米軍普天間飛行場の名護市辺野古移設に伴う新基地建設を巡り、県は5日、沖縄防衛局が申請していた大浦湾側の小型サンゴ約8万4千群体などの特別採捕(移植)許可について、3度目の不許可を通知した。サンゴの生息域周辺に軟弱地盤があり、現行の埋め立て承認では工事が不可能なことから、サンゴ移植も必要性がないと判断した。
移植不許可となったことについて、沖縄防衛局は琉球新報の取材に「(申請は)県から許可を得た事例や、環境監視等委員会の指導・助言を踏まえた内容だ。内容を精査し適切に対応する」と回答した。
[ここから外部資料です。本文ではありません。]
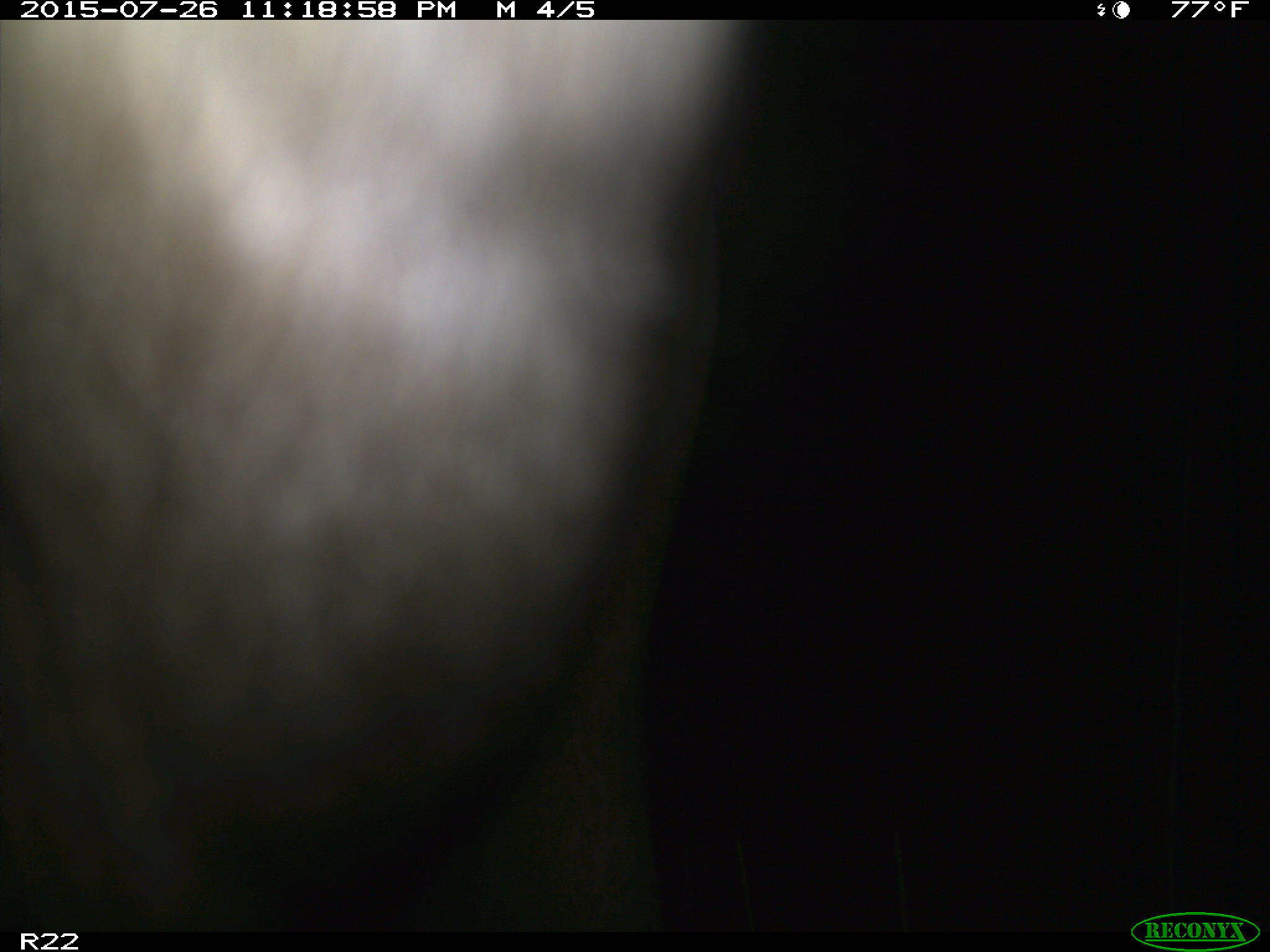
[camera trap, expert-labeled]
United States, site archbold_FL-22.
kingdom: Animalia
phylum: Chordata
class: Mammalia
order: Artiodactyla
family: Bovidae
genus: Bos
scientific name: Bos taurus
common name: domestic cow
Bos taurus (domestic cow).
県が移植を不許可としたのは大浦湾側の「DENH」と呼ばれる地区に群生する小型サンゴの他、大型サンゴ21群体とショウガサンゴ8群体。防衛局は、2013年の県の埋め立て承認に基づく工事に伴う環境保全措置として、今年7月に移植許可を県に申請した。
21年12月の前回申請の際は移植対象の小型サンゴを約3万5350群体としていたが、今回の再申請時には対象数を約8万4千群体に倍増させた。大浦湾沖合に設定する移植予定海域も倍以上となる約3・2ヘクタールの範囲に拡大していた。
移植を不許可にした県は5日、防衛局に通知書の原本を発送。不服がある場合の措置として、3カ月以内の行政不服審査法に基づく審査請求と、6カ月以内の抗告訴訟の提起ができる旨も通知している。